▶ Excerpts from a spatial dataset:
•••

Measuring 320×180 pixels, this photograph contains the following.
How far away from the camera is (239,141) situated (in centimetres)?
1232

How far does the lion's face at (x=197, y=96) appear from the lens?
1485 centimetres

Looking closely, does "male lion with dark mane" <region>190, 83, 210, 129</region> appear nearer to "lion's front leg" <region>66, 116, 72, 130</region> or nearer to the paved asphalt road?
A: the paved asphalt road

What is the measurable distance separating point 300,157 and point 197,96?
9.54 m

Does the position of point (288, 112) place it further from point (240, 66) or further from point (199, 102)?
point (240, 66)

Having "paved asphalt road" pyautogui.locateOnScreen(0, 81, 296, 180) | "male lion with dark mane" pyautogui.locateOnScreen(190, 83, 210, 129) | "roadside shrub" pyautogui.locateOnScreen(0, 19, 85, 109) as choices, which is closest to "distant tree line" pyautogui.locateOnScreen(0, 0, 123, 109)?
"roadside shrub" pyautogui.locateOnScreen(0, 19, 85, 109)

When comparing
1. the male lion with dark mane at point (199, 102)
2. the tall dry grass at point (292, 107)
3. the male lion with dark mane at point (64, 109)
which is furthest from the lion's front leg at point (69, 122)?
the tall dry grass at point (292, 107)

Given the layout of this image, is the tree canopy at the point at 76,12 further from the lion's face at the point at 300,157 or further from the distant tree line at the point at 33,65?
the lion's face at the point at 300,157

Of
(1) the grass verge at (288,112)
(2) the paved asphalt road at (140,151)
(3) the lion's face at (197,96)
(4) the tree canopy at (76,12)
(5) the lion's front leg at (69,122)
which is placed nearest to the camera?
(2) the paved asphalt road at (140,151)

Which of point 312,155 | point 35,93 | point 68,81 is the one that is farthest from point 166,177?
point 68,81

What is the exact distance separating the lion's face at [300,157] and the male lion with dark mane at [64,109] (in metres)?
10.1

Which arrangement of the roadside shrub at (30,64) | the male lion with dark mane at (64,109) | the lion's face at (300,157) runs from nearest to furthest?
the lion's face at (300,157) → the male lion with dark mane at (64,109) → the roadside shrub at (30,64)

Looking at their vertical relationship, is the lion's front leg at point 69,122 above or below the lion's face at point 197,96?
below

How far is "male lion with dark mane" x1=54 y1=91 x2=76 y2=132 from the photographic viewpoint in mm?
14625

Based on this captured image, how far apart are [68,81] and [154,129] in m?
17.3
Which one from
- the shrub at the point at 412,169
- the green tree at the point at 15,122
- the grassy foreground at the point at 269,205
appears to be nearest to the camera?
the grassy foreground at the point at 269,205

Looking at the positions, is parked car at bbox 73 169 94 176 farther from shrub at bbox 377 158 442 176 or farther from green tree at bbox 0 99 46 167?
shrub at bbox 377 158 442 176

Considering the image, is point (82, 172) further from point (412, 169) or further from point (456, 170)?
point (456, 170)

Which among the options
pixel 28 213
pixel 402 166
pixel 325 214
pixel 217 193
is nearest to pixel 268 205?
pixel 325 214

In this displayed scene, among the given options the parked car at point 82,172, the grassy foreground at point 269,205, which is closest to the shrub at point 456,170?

•••

▶ Goal: Rewrite the listing starting at its first line and ending at the line that contains "1485 centimetres", requests included, and shift every distance in the answers by -110.

▶ Written solution:
Measuring 320×180 pixels, this photograph contains the following.
How far away from the camera is (239,141) situated (in centimetres)?
1122

How far does the lion's face at (x=197, y=96) appear from the lens?
1375 centimetres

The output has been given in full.